• [TASK DIRECTIONS]: Locate each line of the listing below that contains the word "cell" and copy those lines.

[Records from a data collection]
###
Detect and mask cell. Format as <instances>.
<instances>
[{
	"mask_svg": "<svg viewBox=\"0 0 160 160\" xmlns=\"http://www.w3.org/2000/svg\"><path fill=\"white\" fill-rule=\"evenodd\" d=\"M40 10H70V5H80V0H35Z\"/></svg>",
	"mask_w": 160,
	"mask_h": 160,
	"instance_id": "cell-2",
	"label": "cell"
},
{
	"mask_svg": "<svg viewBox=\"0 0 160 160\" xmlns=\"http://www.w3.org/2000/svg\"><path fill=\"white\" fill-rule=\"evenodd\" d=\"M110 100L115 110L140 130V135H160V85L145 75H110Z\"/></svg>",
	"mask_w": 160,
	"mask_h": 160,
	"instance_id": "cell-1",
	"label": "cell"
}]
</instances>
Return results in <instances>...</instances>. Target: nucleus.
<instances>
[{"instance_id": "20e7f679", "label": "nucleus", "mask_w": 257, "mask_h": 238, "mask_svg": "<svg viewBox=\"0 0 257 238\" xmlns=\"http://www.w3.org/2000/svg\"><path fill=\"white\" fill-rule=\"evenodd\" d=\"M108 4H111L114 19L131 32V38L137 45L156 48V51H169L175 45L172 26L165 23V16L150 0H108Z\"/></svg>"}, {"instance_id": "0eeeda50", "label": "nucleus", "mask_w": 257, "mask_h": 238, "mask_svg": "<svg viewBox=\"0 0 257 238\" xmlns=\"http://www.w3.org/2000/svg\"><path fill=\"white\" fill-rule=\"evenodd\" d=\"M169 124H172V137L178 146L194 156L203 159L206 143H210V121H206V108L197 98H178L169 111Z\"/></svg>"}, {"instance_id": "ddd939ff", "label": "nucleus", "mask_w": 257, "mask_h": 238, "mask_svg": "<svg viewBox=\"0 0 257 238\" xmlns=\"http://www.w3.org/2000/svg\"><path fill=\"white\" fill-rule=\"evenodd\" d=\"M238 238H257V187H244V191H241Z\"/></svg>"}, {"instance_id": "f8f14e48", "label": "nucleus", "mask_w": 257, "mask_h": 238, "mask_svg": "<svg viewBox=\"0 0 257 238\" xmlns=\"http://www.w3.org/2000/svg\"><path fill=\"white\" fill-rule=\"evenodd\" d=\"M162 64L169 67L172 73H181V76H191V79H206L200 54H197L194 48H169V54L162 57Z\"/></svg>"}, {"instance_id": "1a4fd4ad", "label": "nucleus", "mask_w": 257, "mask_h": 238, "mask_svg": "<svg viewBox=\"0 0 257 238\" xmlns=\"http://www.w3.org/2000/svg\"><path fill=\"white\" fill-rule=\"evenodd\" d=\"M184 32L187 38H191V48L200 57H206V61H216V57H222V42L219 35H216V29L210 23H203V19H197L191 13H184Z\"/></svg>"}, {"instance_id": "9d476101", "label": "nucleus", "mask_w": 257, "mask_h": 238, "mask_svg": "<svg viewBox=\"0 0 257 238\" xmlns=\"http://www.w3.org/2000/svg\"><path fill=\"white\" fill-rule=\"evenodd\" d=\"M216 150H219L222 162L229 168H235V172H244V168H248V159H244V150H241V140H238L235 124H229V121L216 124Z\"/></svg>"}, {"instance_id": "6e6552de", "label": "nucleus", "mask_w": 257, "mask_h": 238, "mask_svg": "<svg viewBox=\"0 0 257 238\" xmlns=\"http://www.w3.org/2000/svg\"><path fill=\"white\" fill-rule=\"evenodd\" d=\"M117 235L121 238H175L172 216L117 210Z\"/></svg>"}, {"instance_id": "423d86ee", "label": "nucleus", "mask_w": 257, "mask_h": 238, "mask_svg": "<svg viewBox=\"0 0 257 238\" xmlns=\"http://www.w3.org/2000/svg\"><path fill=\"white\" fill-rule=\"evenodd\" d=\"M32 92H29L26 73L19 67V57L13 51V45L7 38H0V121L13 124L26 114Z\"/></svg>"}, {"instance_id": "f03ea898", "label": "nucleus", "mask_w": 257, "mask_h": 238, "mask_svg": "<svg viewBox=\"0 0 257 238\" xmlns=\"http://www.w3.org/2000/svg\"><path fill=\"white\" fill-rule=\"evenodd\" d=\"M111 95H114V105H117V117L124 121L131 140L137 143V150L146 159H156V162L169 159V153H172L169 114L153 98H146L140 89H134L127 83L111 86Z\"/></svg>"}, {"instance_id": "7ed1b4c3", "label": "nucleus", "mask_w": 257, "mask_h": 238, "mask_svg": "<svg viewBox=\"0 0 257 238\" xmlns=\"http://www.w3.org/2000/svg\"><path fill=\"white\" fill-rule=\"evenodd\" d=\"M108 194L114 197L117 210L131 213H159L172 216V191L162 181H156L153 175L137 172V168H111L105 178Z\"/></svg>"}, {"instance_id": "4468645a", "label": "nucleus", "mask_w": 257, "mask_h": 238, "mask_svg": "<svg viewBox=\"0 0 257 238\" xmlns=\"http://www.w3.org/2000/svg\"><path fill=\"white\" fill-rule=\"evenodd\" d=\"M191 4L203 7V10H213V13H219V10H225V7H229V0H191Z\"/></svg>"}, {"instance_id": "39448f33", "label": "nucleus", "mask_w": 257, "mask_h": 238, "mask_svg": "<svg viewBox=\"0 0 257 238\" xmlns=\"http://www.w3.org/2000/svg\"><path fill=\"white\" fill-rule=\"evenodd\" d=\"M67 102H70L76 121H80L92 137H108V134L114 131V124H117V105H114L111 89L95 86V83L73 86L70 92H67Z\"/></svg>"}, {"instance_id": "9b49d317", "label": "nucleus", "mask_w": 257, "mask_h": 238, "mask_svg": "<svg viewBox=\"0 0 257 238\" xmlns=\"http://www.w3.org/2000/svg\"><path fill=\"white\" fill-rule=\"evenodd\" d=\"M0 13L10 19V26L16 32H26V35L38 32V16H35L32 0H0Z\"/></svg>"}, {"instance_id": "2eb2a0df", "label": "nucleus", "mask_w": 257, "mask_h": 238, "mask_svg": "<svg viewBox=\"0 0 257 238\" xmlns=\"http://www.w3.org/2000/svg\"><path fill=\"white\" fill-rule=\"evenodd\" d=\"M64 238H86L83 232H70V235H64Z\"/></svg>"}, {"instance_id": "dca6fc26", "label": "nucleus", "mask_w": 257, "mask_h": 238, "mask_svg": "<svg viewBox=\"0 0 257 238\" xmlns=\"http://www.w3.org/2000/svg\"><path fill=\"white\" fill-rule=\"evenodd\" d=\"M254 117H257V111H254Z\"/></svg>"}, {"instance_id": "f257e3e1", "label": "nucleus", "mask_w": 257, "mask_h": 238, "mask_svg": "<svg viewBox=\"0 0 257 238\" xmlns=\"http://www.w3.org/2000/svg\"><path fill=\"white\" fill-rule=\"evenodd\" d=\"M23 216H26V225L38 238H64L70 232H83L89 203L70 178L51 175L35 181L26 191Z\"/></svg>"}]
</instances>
###
• [ANSWER FOR THE TASK]:
Detect and mask cell. Format as <instances>.
	"instance_id": "cell-2",
	"label": "cell"
	"instance_id": "cell-1",
	"label": "cell"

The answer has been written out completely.